Absence d’assurance décennale - Construction

Maître Lionel Roux, Avocat au Barreau de Marseille intervenant au service des particuliers et au service des professionnels partage avec vous différentes actualités liées à ses domaines de compétence.

Des travaux de construction sont confiés à une société. Tout va pour le mieux jusqu'à l'apparition de désordres. A cette occasion, il apparait que la société qui a fait les travaux est en cours de liquidation judiciaire et que par ailleurs, son gérant avait oublié de souscrire une assurance de responsabilité décennale.

L’arrêt du 7 Juin 2018 de la 3eme Chambre Civile de la Cour de Cassation a l’intérêt de rappeler une solution intéressante.

Dans cette affaire un particulier avait confié à une société la construction de sa maison.

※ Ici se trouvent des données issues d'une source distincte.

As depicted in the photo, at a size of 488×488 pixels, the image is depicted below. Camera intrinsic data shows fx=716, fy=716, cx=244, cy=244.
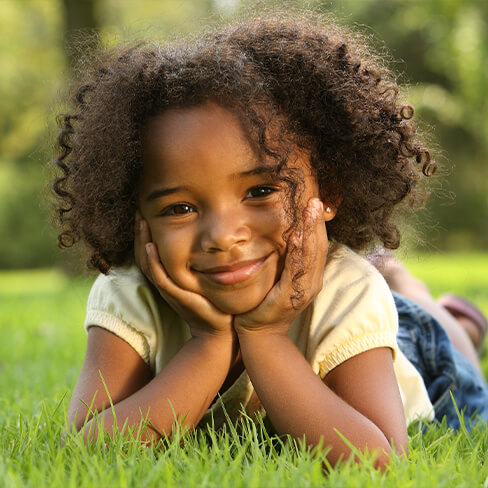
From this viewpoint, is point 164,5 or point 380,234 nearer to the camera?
point 380,234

Cependant, la société s’était dispensée de régulariser un contrat de construction de maison individuelle. Dans le même temps le constructeur ne bénéficiait pas d’une assurance de responsabilité décennale.

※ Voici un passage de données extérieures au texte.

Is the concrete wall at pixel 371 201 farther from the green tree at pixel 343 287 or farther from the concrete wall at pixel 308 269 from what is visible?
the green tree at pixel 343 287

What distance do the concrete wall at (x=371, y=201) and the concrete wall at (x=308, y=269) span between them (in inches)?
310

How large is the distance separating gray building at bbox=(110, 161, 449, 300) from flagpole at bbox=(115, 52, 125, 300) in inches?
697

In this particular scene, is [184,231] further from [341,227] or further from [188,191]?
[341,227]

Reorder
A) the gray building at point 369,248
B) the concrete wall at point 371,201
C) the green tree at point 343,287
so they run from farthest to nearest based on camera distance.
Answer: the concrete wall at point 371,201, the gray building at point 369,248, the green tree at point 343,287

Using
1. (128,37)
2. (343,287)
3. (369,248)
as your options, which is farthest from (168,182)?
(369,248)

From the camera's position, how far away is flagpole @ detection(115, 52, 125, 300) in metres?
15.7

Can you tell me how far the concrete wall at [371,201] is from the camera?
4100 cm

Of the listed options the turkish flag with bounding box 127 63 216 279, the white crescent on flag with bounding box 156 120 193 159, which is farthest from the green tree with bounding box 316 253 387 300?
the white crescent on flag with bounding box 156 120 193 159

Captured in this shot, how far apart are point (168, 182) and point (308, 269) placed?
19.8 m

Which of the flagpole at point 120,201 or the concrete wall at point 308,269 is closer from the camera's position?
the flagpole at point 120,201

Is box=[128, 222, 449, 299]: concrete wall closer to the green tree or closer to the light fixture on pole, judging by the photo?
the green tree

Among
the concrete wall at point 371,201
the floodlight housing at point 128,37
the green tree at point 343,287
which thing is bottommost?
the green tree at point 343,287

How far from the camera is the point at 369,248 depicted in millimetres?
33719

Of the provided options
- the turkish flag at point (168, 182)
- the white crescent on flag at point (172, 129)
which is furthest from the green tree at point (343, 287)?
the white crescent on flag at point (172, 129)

Malheureusement ce particulier a dû constater l’existence de très nombreuses malfaçons.

La victime avait donc choisi d’agir contre la société pour obtenir la requalification du contrat en contrat de construction de maison individuelle. Il sollicitait également l’indemnisation du préjudice subi du fait de l’absence d’assurance de responsabilité décennale.

L’action est intéressante, mais elle a souvent sa limite, la société n’étant plus solvable ou ayant depuis fait l’objet d’une procédure collective et se trouvant en liquidation judiciaire.

C’est l’intérêt de cette jurisprudence. La Cour de Cassation estimant qu’il appartient à la Cour d’Appel de rechercher si le gérant n’avait pas commis une faute séparable de ses fonctions sociales engageant sa responsabilité civile personnelle :

« Qu'en statuant ainsi, sans rechercher, comme il le lui était demandé, si M. B... n'avait pas commis des fautes séparables de ses fonctions sociales engageant sa responsabilité personnelle en omettant de conclure un contrat de construction de maison individuelle et de souscrire une assurance de responsabilité décennale, la cour d'appel n'a pas donné de base légale à sa décision »

La sanction est lourde pour le chef d’entreprise fautif qui va devoir répondre de ses fautes à partir de ses deniers personnels alors qu’il se sentait protégé par la seule existence d’une société entre lui et la victime.

A l’avenir le débat va donc nécessairement être intéressant pour qualifier les fautes du gérant ou responsable d’une société qui constitueront une faute séparable des fonctions et lui causeront de lourdes conséquences financières.